■ WORK INSTRUCTION ■
In the listing below, how many lines carry the word "connectedCallback"? Reply with only the number.

■ EXTRACTED INFORMATION ■
*** Begin section ***

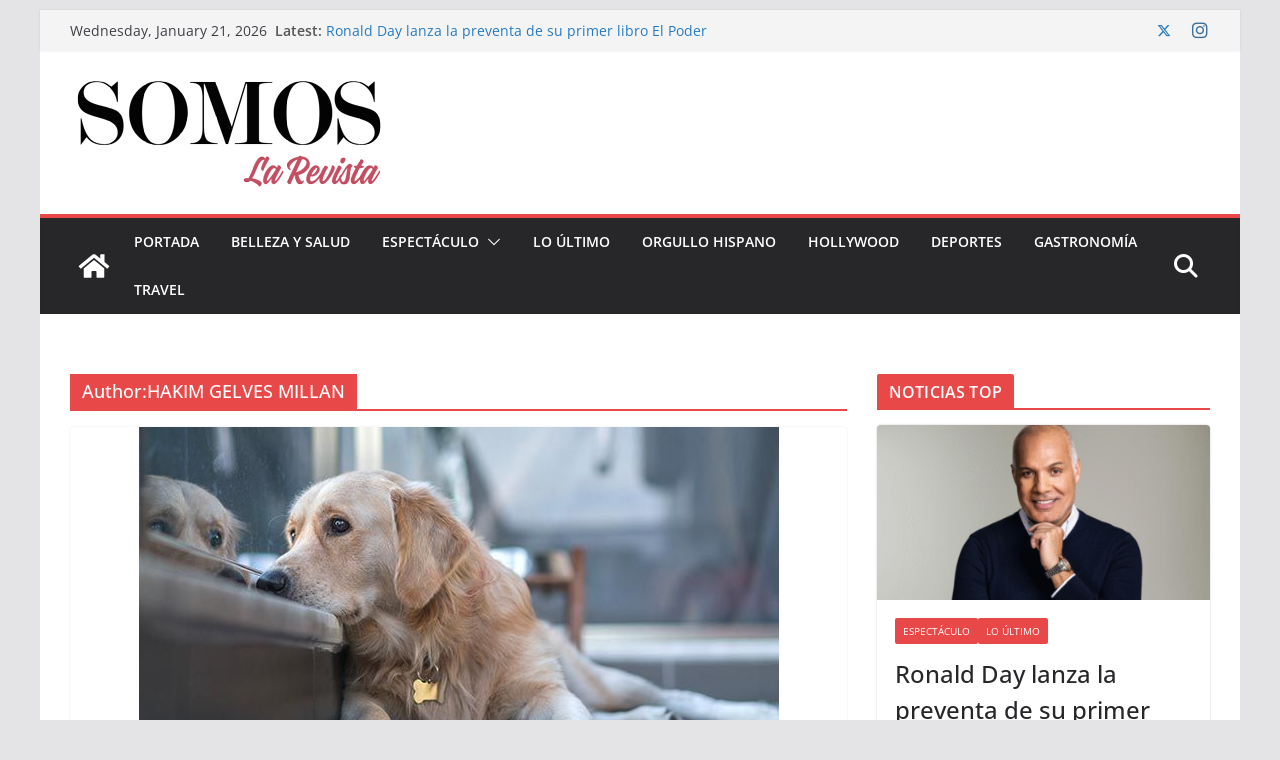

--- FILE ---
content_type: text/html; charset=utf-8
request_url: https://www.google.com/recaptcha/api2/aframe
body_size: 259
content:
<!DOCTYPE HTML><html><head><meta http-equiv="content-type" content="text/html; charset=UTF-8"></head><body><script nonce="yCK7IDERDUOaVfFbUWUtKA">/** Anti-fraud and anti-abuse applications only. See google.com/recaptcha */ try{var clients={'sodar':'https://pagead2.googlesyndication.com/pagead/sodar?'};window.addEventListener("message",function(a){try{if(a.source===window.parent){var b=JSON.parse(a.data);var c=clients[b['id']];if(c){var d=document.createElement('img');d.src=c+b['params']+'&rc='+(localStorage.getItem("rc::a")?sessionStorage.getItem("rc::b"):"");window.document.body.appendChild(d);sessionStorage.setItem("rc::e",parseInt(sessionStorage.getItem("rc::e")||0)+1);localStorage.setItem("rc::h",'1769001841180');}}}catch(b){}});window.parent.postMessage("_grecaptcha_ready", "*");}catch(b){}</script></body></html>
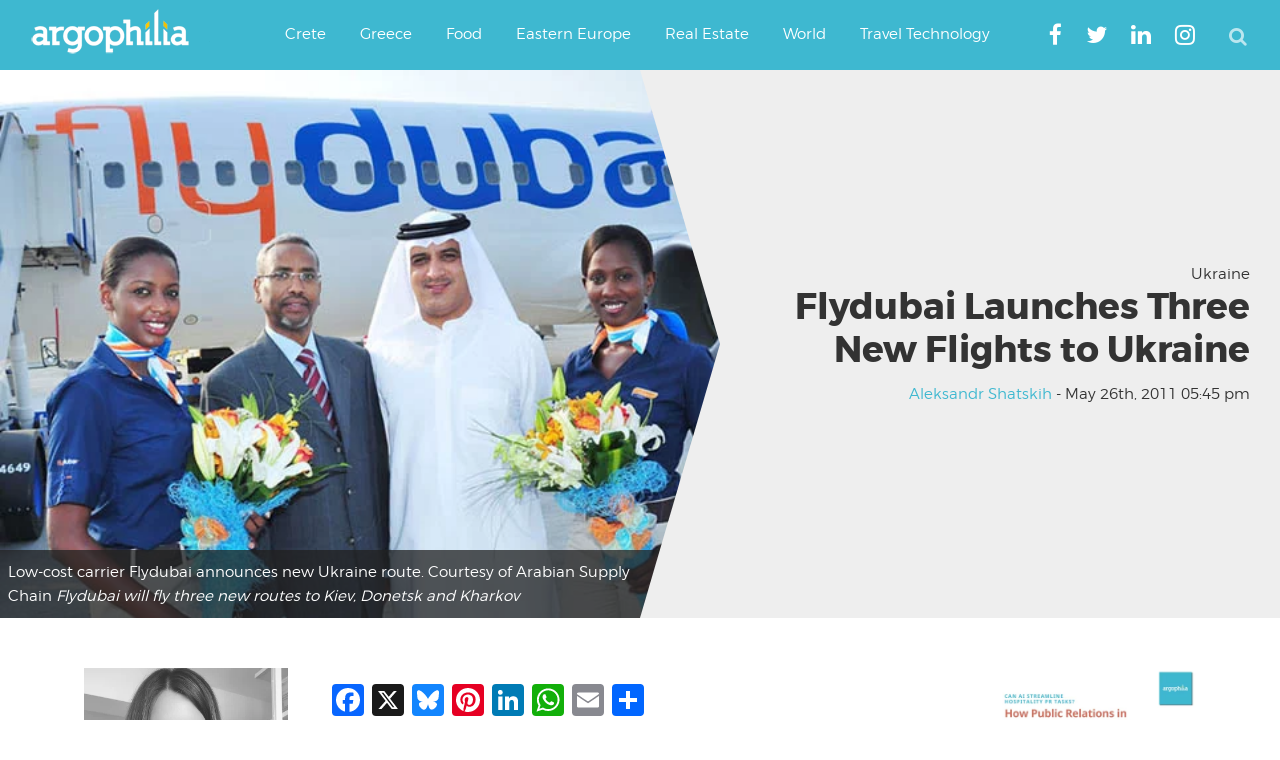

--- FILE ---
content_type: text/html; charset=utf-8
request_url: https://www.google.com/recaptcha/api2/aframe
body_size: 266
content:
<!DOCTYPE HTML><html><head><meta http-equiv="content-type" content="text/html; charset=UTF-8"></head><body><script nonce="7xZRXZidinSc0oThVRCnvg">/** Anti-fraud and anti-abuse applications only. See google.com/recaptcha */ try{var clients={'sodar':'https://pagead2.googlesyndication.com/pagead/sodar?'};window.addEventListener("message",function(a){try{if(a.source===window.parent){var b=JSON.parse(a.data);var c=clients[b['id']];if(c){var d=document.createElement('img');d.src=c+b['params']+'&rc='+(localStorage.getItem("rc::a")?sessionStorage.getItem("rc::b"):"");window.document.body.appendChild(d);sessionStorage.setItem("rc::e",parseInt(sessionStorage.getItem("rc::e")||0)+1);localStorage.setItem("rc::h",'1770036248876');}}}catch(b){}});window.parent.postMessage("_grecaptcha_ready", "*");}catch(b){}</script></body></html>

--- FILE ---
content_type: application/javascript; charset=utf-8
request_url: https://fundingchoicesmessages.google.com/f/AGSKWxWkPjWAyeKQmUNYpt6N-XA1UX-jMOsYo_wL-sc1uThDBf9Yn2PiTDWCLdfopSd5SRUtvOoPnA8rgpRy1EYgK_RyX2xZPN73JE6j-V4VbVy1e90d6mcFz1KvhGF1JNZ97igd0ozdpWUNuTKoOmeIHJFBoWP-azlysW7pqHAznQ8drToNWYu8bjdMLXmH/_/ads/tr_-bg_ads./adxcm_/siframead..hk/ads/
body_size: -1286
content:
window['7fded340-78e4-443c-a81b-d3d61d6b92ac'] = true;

*** End section ***
*** Begin section ***

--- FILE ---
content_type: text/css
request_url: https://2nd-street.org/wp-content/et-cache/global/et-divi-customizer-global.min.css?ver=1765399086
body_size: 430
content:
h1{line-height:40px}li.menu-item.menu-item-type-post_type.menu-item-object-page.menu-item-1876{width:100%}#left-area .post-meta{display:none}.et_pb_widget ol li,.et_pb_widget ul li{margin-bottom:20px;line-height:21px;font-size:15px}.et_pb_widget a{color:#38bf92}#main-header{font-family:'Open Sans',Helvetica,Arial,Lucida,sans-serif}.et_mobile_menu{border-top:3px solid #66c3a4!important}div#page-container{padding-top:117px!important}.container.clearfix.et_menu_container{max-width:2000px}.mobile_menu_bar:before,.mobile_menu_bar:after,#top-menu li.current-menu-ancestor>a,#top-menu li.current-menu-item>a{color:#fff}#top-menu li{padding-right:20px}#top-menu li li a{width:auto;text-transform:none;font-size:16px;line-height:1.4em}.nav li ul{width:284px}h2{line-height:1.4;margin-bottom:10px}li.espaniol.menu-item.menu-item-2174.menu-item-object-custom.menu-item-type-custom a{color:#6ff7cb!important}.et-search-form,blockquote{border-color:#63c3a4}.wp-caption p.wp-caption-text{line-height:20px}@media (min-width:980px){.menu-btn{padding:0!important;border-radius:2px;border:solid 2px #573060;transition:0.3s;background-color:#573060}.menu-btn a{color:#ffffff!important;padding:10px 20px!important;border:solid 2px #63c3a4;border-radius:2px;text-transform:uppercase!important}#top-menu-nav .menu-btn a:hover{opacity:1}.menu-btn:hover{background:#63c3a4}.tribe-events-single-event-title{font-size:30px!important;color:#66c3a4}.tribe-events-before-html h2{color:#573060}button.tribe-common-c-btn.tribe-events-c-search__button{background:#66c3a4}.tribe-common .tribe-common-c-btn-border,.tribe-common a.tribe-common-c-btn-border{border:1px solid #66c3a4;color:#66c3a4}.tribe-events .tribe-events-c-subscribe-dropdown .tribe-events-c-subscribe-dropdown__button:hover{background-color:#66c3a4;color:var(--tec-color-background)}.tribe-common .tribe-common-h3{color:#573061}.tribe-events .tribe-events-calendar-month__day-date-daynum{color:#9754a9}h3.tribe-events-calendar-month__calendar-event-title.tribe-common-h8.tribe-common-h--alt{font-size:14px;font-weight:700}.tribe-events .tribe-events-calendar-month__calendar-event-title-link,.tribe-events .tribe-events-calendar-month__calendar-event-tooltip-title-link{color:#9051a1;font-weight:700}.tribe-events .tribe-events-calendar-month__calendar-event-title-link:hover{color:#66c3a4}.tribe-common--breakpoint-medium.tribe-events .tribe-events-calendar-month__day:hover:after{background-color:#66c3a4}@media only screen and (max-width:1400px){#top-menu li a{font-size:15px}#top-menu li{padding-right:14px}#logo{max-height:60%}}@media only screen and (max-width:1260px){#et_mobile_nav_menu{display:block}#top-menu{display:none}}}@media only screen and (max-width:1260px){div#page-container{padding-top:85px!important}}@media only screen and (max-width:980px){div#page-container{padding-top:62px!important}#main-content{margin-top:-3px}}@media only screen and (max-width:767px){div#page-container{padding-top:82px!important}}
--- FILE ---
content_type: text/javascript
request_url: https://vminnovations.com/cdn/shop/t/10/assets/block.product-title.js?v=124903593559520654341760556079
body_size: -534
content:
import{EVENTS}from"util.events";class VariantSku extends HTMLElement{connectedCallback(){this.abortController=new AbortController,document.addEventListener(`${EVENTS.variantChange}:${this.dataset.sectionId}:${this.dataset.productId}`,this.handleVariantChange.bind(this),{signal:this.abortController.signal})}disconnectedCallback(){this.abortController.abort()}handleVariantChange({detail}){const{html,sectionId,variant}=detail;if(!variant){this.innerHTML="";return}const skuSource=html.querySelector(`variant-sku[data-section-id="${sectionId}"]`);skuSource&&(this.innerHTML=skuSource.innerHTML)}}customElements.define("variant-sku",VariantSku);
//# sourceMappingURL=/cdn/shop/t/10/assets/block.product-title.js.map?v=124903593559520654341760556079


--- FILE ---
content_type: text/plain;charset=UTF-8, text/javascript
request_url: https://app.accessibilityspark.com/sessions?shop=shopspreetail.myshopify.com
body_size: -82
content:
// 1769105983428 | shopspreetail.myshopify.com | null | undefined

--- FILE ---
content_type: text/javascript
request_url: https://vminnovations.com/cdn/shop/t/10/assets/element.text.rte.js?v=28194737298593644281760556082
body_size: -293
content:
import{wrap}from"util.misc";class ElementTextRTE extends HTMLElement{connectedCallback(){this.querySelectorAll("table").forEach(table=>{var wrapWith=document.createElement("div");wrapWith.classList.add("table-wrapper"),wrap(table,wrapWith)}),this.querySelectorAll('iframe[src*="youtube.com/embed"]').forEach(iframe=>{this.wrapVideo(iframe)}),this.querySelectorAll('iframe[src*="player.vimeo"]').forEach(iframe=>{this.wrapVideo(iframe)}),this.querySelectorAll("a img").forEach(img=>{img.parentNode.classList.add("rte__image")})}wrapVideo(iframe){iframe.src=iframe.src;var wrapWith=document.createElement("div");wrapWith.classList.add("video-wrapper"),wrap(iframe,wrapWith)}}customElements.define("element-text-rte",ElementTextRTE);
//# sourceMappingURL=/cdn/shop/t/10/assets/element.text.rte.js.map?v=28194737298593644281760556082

*** End section ***
*** Begin section ***

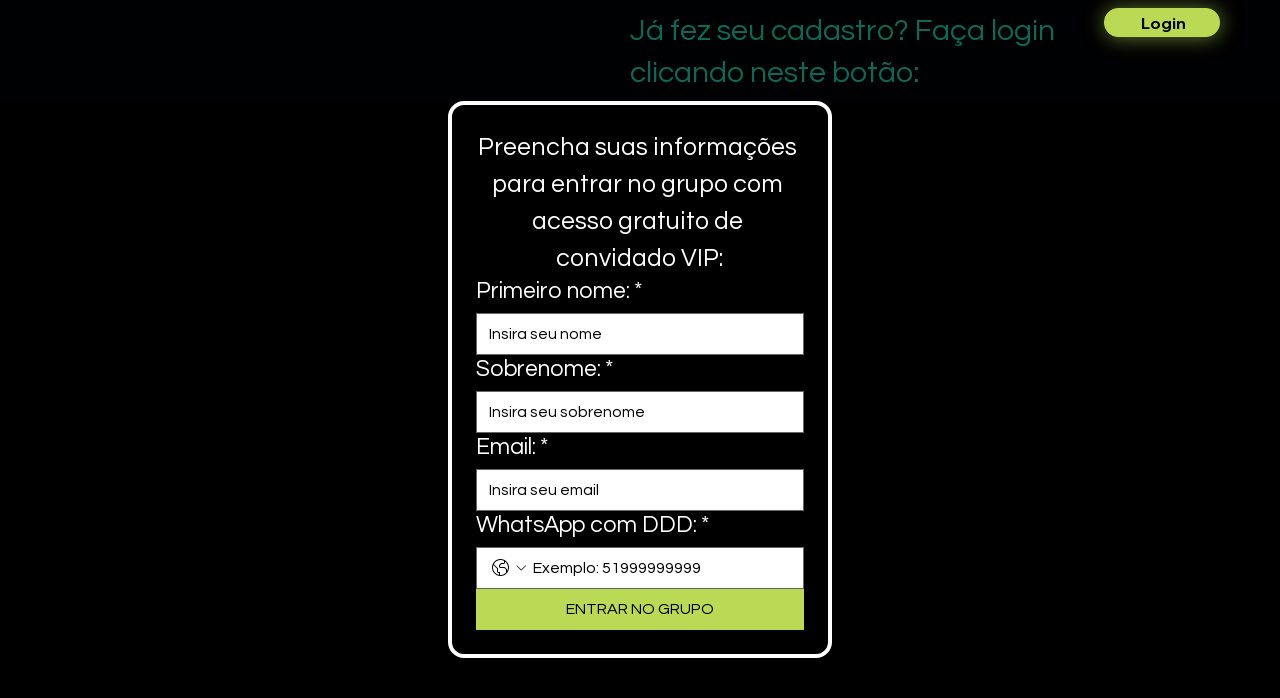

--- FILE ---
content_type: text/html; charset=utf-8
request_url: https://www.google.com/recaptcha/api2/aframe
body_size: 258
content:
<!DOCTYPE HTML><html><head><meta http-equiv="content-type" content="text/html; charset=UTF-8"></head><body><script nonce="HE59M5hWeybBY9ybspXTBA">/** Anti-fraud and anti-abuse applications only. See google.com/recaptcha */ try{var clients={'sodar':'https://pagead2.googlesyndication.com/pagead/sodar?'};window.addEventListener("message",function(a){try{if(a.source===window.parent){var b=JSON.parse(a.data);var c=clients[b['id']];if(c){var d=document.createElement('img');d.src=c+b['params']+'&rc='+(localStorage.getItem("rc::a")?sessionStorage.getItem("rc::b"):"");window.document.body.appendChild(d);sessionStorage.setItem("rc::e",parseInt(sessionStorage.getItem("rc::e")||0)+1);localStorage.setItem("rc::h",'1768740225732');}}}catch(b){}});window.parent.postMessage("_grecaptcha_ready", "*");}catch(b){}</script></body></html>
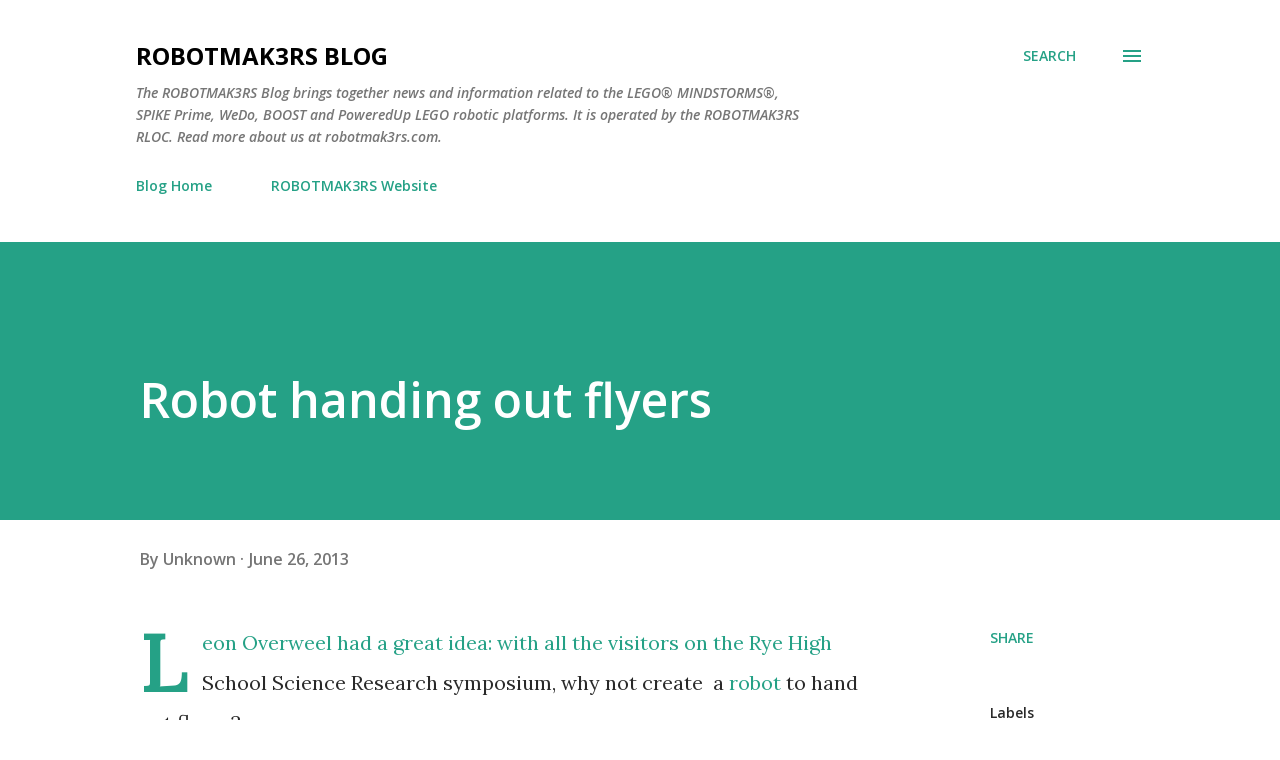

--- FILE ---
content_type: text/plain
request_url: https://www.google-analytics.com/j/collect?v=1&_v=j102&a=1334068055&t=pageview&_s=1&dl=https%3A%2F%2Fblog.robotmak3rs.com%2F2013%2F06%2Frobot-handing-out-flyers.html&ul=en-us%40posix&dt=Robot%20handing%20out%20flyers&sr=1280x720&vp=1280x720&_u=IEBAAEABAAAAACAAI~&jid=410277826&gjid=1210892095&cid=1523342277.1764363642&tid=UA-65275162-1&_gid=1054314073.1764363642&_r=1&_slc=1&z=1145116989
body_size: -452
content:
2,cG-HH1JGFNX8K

*** End section ***

■ ANSWER TO THIS EXERCISE ■
2